Many in the congregation and pastors supporting the Parkland student's current call (like me), have been dissatisfied with the "thoughts and prayers" response alone like the student. Still, at the heart of our service tonight, our focus remained on "thoughts and prayers". The “policy and change” was left to us as individuals rather than as a congregation.

So we do not challenge the efficacy of a "thoughts and prayers" response. We do not perceive prayer as inconsequential. Yet, by professing our dissatisfaction with a prayers alone response, some may think this is valuing "action" more highly than prayer and, by inference, that prayer is not action.

I bring this up together with another piece of current news to explore this current "thoughts and prayers" response more deeply. Hope Hicks, the White House communications director, resigned today. Her resignation came a day after she testified for eight hours before the House Intelligence Committee, telling the panel that in her job, she had occasionally been required to tell white lies.

White lies. Yes, the familiar phrase "thoughts and prayers" may simply be a white lie many of us tell. After all, no one is held accountable to prove, keep or maintain this statement nor should they be. Perhaps "my thoughts and prayers are with you" is our automatic, stock response to any tragic news and tumbles out because we don't have anything else to say. It may be a simple standard expression of collective sympathy.  Or we may not understand what prayer truly means in these circumstances.
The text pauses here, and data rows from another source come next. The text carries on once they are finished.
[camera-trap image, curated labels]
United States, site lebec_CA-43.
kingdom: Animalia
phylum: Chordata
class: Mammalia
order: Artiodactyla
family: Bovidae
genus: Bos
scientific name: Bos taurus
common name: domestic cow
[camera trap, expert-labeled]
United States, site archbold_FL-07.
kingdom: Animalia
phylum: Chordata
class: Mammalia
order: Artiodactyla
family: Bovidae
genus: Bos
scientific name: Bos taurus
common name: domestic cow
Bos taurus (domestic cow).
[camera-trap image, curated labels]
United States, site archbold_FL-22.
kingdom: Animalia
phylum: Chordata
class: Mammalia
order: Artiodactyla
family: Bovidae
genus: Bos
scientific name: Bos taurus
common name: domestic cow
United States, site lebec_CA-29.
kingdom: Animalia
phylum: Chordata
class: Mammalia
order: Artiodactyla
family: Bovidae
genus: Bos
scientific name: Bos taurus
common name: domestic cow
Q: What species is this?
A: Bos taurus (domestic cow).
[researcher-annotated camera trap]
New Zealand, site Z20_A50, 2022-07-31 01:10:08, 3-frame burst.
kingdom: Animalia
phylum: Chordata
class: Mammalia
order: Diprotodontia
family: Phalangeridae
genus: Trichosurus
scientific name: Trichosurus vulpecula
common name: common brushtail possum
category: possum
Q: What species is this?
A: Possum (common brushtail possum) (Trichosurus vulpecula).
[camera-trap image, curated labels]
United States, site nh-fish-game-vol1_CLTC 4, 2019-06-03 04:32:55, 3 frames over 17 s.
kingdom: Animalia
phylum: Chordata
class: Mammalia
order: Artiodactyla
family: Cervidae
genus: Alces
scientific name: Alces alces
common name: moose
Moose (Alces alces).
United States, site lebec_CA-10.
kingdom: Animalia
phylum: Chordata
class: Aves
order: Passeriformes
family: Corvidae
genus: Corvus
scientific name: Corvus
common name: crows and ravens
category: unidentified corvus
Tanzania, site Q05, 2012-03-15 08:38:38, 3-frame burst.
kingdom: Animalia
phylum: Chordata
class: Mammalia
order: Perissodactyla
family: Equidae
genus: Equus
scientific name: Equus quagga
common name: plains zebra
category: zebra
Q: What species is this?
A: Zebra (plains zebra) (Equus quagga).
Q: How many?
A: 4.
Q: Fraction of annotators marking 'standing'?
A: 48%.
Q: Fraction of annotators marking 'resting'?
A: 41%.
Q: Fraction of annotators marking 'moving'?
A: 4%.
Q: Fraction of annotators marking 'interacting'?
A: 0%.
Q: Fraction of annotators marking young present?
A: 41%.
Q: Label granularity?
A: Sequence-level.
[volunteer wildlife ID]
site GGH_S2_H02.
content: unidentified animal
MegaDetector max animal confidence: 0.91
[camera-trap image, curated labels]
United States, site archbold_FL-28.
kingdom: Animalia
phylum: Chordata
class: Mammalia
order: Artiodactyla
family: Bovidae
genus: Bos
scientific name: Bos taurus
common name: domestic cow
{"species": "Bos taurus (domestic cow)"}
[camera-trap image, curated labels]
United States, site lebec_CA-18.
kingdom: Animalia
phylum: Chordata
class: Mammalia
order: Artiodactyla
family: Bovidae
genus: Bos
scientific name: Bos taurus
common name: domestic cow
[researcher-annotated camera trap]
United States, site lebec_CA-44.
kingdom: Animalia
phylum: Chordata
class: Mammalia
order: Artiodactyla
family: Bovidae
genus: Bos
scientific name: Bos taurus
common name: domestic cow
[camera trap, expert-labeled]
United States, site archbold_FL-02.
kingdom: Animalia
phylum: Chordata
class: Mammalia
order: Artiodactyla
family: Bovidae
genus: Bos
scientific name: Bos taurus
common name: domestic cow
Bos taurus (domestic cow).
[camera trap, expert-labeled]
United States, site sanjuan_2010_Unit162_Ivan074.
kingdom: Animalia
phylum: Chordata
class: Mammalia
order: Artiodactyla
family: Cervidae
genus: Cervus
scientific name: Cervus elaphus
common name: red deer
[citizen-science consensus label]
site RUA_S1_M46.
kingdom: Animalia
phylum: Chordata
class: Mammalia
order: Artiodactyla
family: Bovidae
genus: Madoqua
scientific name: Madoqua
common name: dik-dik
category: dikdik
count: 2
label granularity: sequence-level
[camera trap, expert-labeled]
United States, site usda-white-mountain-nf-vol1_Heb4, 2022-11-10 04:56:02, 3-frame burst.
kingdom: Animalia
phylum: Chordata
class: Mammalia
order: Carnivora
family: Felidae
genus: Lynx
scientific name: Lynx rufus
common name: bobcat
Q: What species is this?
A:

I have been guilty of all of these at various times when I offered thoughts and prayers as consolation. I'm concerned, however, that if any of these are better describe how a current individual who says "my thoughts and prayers are with you" feels and not they are insincere in some way, that all "thought and prayer" responses are tainted, no matter how heartfelt. Prayer should not be summarily dismissed as inadequate or an improper response to our mass shooting victims and their families.

My conflicted response may be how I keep the incidents, the families and how to move forward in my true "thoughts and prayers". Outwardly, my body may have "slowed down" during the service and my soul may have appeared to be quiet as I lit a candle and prayed at the cross tonight, but inwardly my heart was ablaze with all the certainties and doubts about what to do next.

I confess my soul was hardly quiet. I felt lost in the darkness and candlelight within the sanctuary. I felt our nation is currently in its own time of darkness. I wasn't sure if a quiet soul was what God, as Holy Spirit, required of me tonight for our Prayer Around the Cross.

Did I pray or did I participate in our community prayer in a different way tonight?

Our collective Lenten journey continues.